The PGA Championship, the season’s second major, is back this week at Aronimink Golf Club in Newtown Square, Pennsylvania, with Scottie Scheffler defending his title and Rory McIlroy arriving off his Masters victory. If the first major belonged to McIlroy, the second is set up as a showdown between the world’s two clear favorites.
Scheffler has not won since January and has finished second in three straight tournaments, a strange stretch for a player many still view as the class of the field. McIlroy, meanwhile, has already taken the season’s biggest early prize at Augusta, and the pairing gives this championship the feel of a measuring stick for the rest of the year.
The betting and the expert picks tell the same story. Scheffler and McIlroy are the overwhelming favorites, with Jon Rahm and Cameron Young next in line. Matt Barrie went with Young and said there is only one player in the world who has gone head-to-head with Scheffler and McIlroy this season, and it is Young. Mark Brooks also backed Scheffler, calling him the most complete player since Tiger Woods in 2000 and saying he has zero weaknesses and is a fierce competitor.
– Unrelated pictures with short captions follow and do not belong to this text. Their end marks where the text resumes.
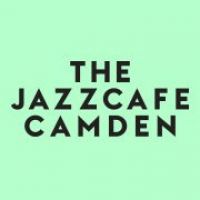 Venue Focus: The Jazz Cafe, London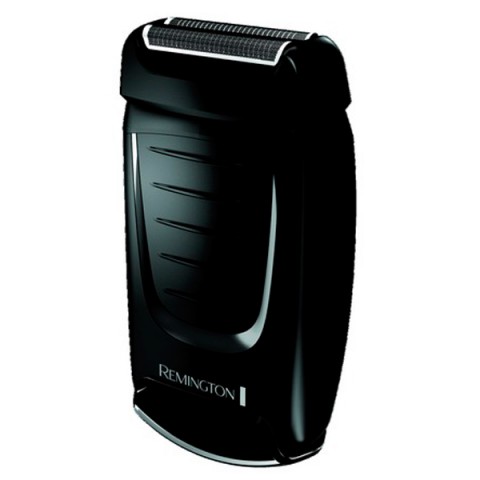 Электробритва Remington TF70																		 — описание, фото, цены в интернет-магазине PT Stores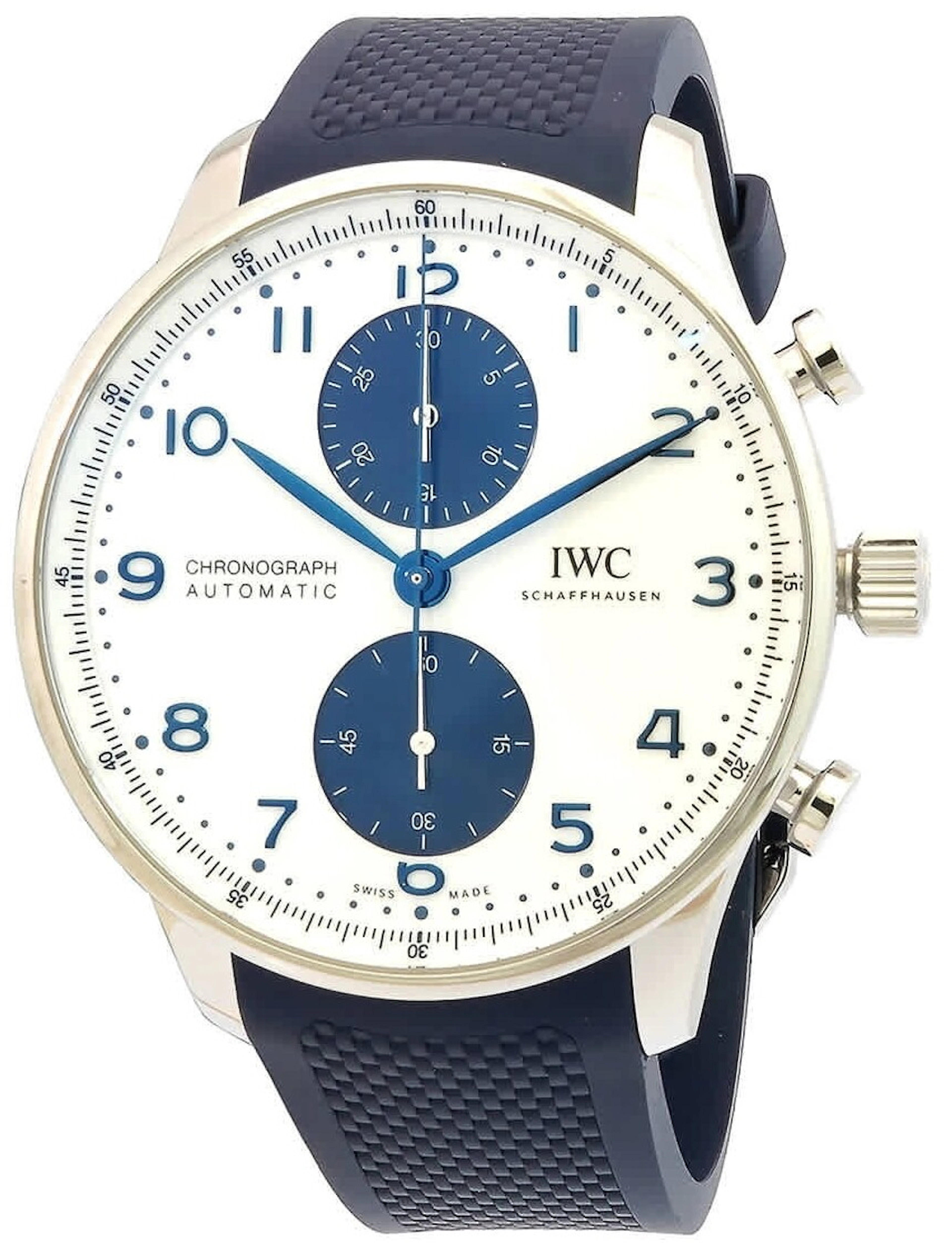 IWC Portugieser IW371620 IW371620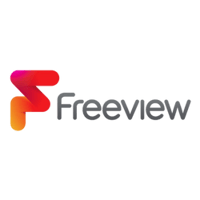 freeview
Ken Brown chose Scheffler too, saying that to win a major championship, a player has to be in command of all departments and that Scheffler has the most rounded game on the planet. Tory Cabrera echoed that confidence, saying the year is 2026 and Scheffler is still inevitable.
There are other names drawing support. Jeff Darlington and Michael Eaves both picked Justin Rose, Peter Lawrence-Riddell selected McIlroy, John Maginnes backed Jordan Spieth and Hunter Mahan chose Tommy Fleetwood. Roberto Castro went with Chris Gotterup. Michael Collins pointed to Young as a strong fit, saying he is very comfortable playing the style of golf it will take to win at Aronimink.
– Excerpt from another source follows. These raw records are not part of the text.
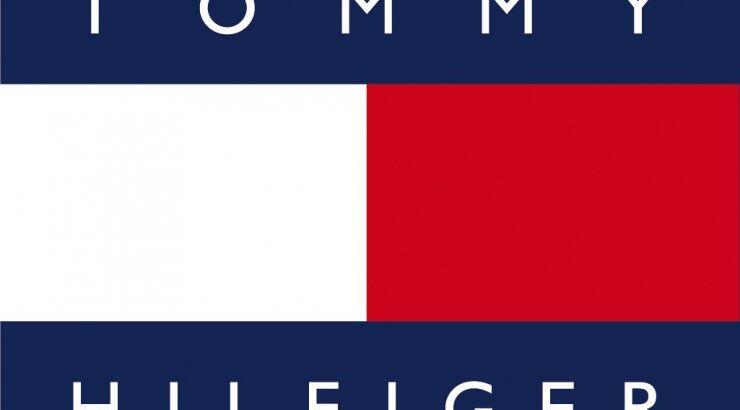Tommy Hilfiger: Σχεδιάζει ρούχα για άτομα με αναπηρίες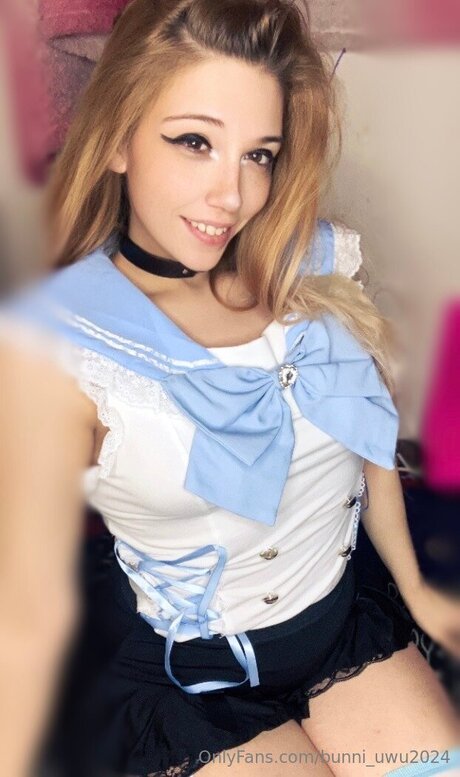 Bunni Uwu2024 étoile xxx archive
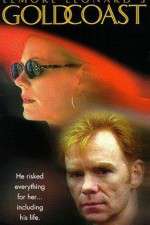 Watch Gold Coast Fmovies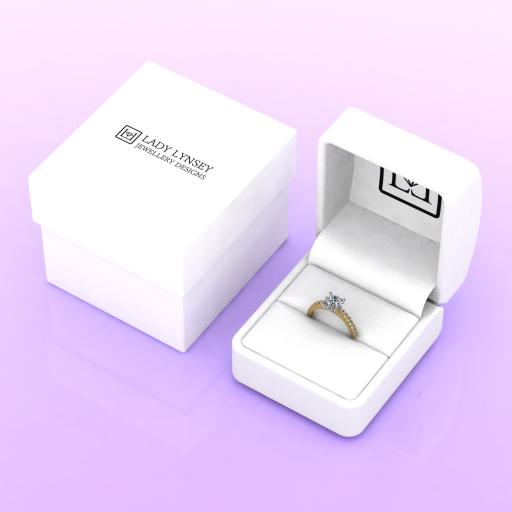 LLR0115-120 LL Box.jpg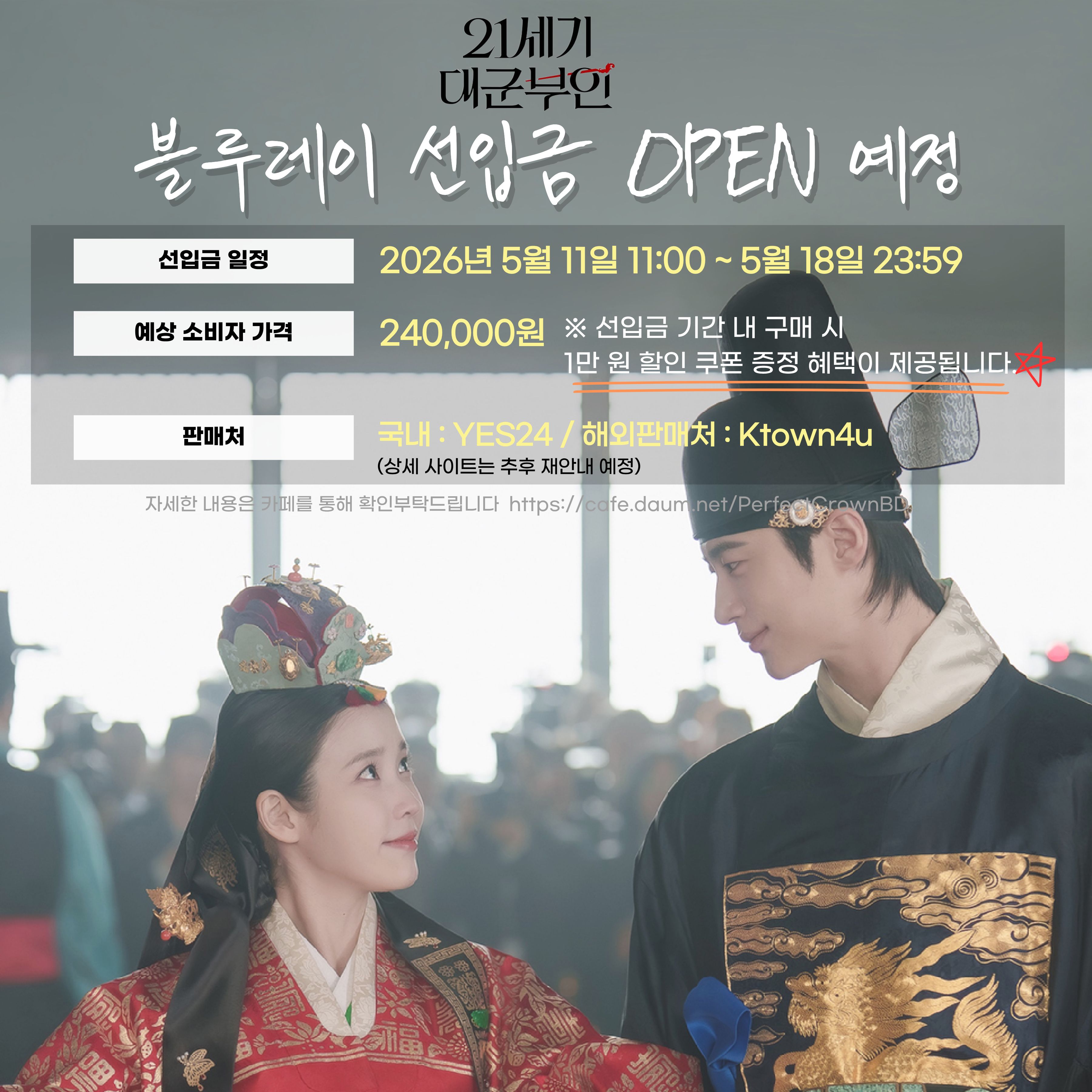 [잡담] 블레 있잖아 | 인스티즈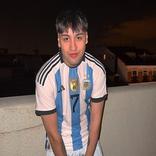 canciones de tiago pzk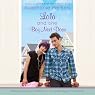 Lola and the Boy Next Door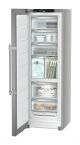 Liebherr SFNsdd 5267 Prime NoFrost Freestanding freezer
That idea matters because the course itself has not been a constant stop on the schedule. Aronimink has hosted only three PGA Tour events since 2010, and Rose won one of them while finishing runner-up in another. McIlroy sharpened the point on Tuesday when he said Aronimink is going to favor players who can bomb it off the tee, which is part of why length and ball-striking are getting so much attention entering the week.
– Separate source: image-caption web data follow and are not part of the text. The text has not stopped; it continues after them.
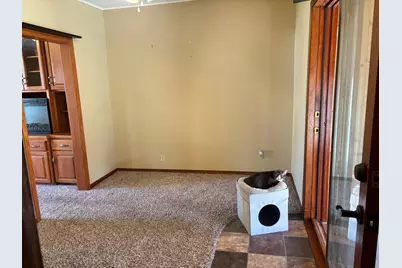 109 S Grant Street, Lake Mills, IA 50450 - Photo 14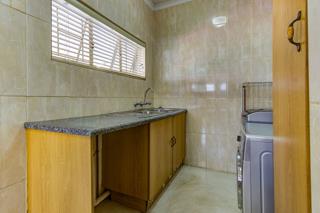 3 Bedroom Property for Sale in Parkrand Gauteng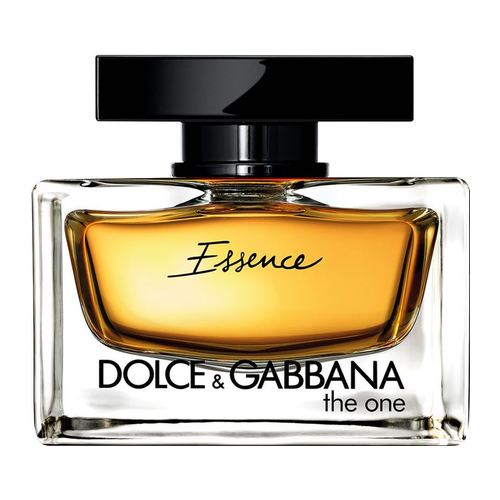 Dolce&Gabbana The One Essence Eau de Parfum 40 ml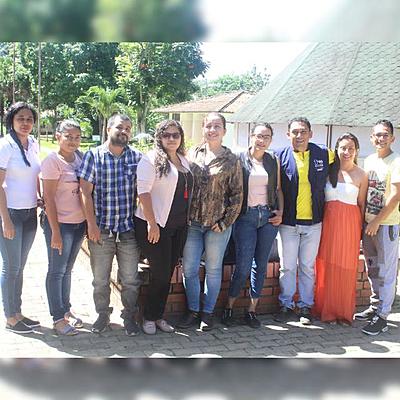 Timeline: historia de la pedagogia atravez del tiempo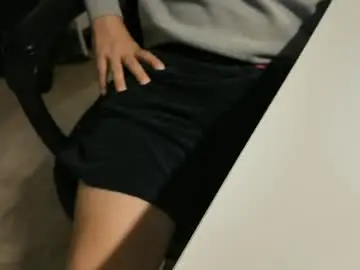 Chaturbate Nude Webcam of piolin82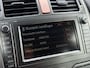 Toyota Auris 1.6-16V Luna Business | Automaat | Keyless | Navigatie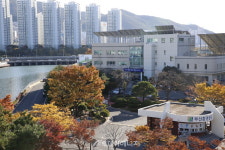부산환경공단, 상생과 신뢰 바탕 노사문화 우수 평가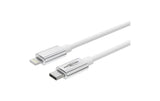 Ansmann USB-C Kabel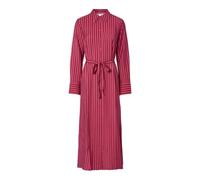 Yaskaya Ls Long Shirt Dress S. Noos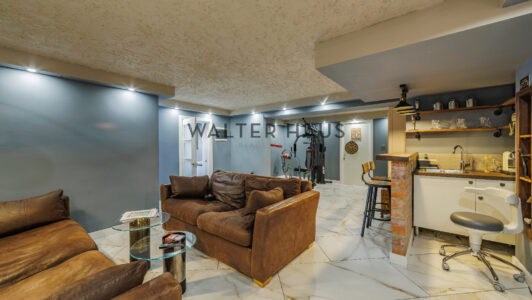 Casa20palamC3B3s20-2000257731-1.jpg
This is not yet a report on who has lifted the trophy. It is a snapshot of how the field looks before the first round, and at the center of it are two players carrying different kinds of pressure: Scheffler trying to turn repeated near-misses back into wins, and McIlroy trying to follow a Masters breakthrough with another major title. If the picks are any guide, the championship may turn on whether Aronimink rewards power as much as reputation.